Right: freedom, like all things, is only good insofar as it is useful.

Yes, but it must have an ethitical basis so as to have  a meaning to use. If anything can be declared a right, then the concept of a "right" has no basis nor meaning. I can declare the right to kill somebody, if it means 1,000 people will have their "right" of housing and health-care fullfilled. Maybe, if I kill this person the government gets to tax the inheritance 100% and provide these people with housing and healthcare. Would I not be right to kill him? Does the rights of these 1000 people supercede his right to life? See how ridiculous it is to label anything to be a right? 

All rights are a human construct, the right of property included.

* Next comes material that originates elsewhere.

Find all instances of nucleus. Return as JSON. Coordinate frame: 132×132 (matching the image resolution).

We determine these rights through a collective discourse on what makes a just society, which is then enacted through democratic legislation. These rights can be based in a rank-order as well. I tend to reflect the Hierarchy of Needs, myself, which places the most basic needs as the most fundamental.

In a consequentialist slave-based mob rule society, this might be true. Not in a liberal society. Rights are reflections of human nature. The recognition of rights (not construction) are to prevent majority mob rule from performing unethical functions. If one has a right to life, then the democratic process (collective) cannot vote one to be killed. If Germany was a liberal society, which recognized natural rights, then the holocaust would have been more difficult to enact. If the Soviet Union recognized natural rights, then the millions of people sent to gulags would have been free. Both of these societies were the manifestation of your concept of "collective discourse" determining what is right. 

How are rights natural? One must only observe how people interact with one another without force or coercion, and one must assume that all human beings work to maximize their own happiness, in a natural setting. Property is a natural phenomenon, not only in human beings, but in animals. Property is the natural predispotion of humanity. If one takes property, one must do it by force or coercion. This means that one is dominated by another individual or group of individuals, and is consequently not free. If they are not free, their society is illiberal. 

One cannot have a liberal society without natural rights being the basis for the law. It is by definition illiberal, and this conversation is a perfect example of it.

However, even if we take a consequentualist perspective, the conclusion is the same. People are more happy when they are free. And the only way to freedom is the recognition of natural rights. The recognition of any "rights" superior to natural rights, ends with societies that are worse off. 

Consequently, notice that the countries with the most freedoms tend to be the happiest. 

 

 

 

Yes correlation =/= causation. But considering all other factors in addition to correlation, it seems reasonable to make the assumption that freedom leads to prosperity.